W projektowanych przez Ministerstwo Cyfryzacji przepisach znalazły się rozwiązania, które nasuwają skojarzenie z myślą nieuczesaną Stanisława Jerzego Leca: „«Pogrożę mu tylko palcem» – rzekł, kładąc go na cynglu”.
Konsekwencją naruszeń w zakresie cyberbezpieczeństwa może być nawet wstrzymanie działalności gospodarczej firmy. Takie rozwiązania przewiduje najnowsza wersja projektu nowelizacji ustawy o krajowym systemie cyberbezpieczeństwa (t.j. Dz.U. z 2022 r. poz. 1863 ze zm.; dalej: KSC).
Ryzyko obejmuje nie tylko przedsiębiorstwa teleinformatyczne, ale i takie sektory, jak górnictwo węgla, gazu, ropy naftowej, rud metali; wytwarzanie i przesyłanie energii elektrycznej i cieplnej; gospodarowanie odpadami; apteki i hurtownie farmaceutyczne oraz przewozy lotnicze. Jeśli firma z jednej z tych branż nie zastosuje się do nakazu lub decyzji organu właściwego ds. cyberbezpieczeństwa, to organ ten będzie mógł wstrzymać lub ograniczyć jej koncesję, zezwolenie na prowadzenie działalności gospodarczej, wstrzymać w całości albo w części jej działalność oraz zakazać kierownikowi firmy pełnienia w niej funkcji zarządczych.
Bo nie wdrożyli zaleceń cyberbezpieczeństwa
W praktyce serię niefortunnych zdarzeń może zapoczątkować np. opóźnienie wdrożenia zaleceń wydanych po audycie systemu informatycznego. Ostrzegaliśmy już przed tymi pomysłami pod koniec roku. Projekt od tego czasu się zmienił, tyle że na niekorzyść przedsiębiorców.
Dotychczas można było liczyć na merytoryczne rozpoznanie sprawy przez organy koncesyjne. Procedura przewidywała, że organ cyberbezpieczeństwa – będą to różne organy zależnie od sektora: np. minister energii, minister cyfryzacji – wystąpi z wnioskiem o cofnięcie koncesji lub inną sankcję do organu właściwego w sprawie koncesji lub zezwolenia albo do sądu. Szansa na uniknięcie sankcji nie była duża, bo organ koncesyjny nie musiał specjalnie roztrząsać takiego wniosku. Ale miał taką możliwość, jeśli powziął wątpliwości.
Teraz jej już nie ma, bo w najnowszym projekcie KSC wyeliminowano pośredników. Widać stanowili zbędne ogniwo. A może autorzy noweli zniechęcili się tym, że przewidywana przez nich poprzednio możliwość występowania do sądu o zawieszenie działalności podmiotu kluczowego wpisanego do Krajowego Rejestru Sądowego trafiła w próżnię – bo nie ma takiego mechanizmu jak zawieszenie działalności przedsiębiorcy przez sąd.

Wpisy:

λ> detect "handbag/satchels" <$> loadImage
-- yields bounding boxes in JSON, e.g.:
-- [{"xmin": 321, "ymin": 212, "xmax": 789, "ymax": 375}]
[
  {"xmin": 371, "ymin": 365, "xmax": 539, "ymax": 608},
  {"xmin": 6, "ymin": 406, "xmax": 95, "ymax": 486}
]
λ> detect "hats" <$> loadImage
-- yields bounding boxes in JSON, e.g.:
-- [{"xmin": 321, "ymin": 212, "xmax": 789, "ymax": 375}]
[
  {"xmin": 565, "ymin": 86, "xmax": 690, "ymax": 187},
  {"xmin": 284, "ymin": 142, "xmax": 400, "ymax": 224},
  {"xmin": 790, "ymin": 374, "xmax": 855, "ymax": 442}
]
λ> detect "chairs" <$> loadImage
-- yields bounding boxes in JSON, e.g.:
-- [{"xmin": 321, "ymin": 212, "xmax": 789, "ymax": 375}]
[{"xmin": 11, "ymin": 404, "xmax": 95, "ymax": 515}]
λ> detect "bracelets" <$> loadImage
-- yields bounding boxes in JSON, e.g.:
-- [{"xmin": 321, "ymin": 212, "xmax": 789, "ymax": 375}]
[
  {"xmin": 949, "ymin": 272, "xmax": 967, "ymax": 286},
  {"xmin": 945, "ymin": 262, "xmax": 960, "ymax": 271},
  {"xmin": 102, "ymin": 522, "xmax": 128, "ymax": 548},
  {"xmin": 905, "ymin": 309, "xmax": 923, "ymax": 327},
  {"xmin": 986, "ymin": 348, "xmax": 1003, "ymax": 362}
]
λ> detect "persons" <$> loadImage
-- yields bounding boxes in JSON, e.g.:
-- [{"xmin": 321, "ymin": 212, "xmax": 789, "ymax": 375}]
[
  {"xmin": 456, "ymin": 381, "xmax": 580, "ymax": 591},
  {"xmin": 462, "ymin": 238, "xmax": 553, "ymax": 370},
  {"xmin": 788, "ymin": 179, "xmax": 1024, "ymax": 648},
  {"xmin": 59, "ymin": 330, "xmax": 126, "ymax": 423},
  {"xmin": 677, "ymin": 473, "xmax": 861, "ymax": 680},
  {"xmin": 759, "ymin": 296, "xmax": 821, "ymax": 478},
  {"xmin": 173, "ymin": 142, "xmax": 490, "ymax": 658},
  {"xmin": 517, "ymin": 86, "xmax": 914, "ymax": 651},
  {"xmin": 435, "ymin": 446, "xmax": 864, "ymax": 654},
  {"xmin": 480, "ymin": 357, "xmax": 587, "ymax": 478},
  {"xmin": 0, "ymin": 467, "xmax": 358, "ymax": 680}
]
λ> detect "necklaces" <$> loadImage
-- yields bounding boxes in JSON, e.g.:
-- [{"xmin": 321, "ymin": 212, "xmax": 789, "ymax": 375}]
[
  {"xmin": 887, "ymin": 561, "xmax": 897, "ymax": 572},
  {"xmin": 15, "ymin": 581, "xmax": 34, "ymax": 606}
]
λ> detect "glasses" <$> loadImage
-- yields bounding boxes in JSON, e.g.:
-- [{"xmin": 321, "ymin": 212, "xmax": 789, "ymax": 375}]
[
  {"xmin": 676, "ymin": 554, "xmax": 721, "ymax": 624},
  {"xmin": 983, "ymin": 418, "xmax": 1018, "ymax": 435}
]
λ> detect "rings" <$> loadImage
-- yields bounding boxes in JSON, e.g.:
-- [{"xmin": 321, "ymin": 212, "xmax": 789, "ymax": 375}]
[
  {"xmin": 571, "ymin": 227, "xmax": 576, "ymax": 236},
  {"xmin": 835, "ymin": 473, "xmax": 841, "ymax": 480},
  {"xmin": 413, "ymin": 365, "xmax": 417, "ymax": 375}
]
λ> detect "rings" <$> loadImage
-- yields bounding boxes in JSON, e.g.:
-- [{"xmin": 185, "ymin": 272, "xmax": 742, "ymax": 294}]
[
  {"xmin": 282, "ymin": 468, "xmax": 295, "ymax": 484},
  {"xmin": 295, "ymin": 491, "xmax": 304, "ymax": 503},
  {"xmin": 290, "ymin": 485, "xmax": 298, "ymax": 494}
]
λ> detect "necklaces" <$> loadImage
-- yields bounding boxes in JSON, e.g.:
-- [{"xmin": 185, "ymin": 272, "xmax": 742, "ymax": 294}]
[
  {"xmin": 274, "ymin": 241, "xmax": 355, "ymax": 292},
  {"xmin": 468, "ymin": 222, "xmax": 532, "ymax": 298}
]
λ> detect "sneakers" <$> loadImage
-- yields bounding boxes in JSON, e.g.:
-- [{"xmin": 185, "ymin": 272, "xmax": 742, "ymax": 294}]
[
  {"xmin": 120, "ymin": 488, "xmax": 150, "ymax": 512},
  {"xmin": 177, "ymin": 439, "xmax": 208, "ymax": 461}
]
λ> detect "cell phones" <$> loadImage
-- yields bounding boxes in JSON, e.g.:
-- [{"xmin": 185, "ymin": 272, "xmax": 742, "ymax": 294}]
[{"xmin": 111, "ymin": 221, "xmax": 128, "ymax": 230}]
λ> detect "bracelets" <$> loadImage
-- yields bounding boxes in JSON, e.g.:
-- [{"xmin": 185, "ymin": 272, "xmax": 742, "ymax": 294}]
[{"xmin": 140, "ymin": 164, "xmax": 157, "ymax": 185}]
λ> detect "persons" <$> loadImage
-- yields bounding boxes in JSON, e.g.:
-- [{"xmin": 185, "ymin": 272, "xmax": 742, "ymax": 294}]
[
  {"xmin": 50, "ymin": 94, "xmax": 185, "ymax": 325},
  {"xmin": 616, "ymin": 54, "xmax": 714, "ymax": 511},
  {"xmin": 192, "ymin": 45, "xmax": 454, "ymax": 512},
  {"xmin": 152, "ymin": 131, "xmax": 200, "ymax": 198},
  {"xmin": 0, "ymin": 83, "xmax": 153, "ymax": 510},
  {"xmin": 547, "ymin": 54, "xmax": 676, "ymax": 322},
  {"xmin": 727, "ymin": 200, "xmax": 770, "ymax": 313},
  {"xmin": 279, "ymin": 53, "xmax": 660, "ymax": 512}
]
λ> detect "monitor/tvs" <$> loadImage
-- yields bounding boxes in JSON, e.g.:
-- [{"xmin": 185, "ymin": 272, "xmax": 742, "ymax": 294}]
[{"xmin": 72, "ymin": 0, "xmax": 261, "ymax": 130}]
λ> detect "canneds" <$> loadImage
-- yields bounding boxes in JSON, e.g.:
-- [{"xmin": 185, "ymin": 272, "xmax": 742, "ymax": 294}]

Zadania:
a) Które ministerstwo przygotowuje przepisy opisane w tekście o cyberbezpieczeństwie?
b) Powtórz słowo w słowo fragment tekstu o cyberbezpieczeństwie, który zaczyna się od słów „Dotychczas można było”, a kończy na „jeśli powziął wątpliwości.”.
Materiał pochodzi z innego źródła niż tekst o cyberbezpieczeństwie.

Rozwiązania zadań:
a) Ministerstwo Cyfryzacji.

b)
Dotychczas można było liczyć na merytoryczne rozpoznanie sprawy przez organy koncesyjne. Procedura przewidywała, że organ cyberbezpieczeństwa – będą to różne organy zależnie od sektora: np. minister energii, minister cyfryzacji – wystąpi z wnioskiem o cofnięcie koncesji lub inną sankcję do organu właściwego w sprawie koncesji lub zezwolenia albo do sądu. Szansa na uniknięcie sankcji nie była duża, bo organ koncesyjny nie musiał specjalnie roztrząsać takiego wniosku. Ale miał taką możliwość, jeśli powziął wątpliwości.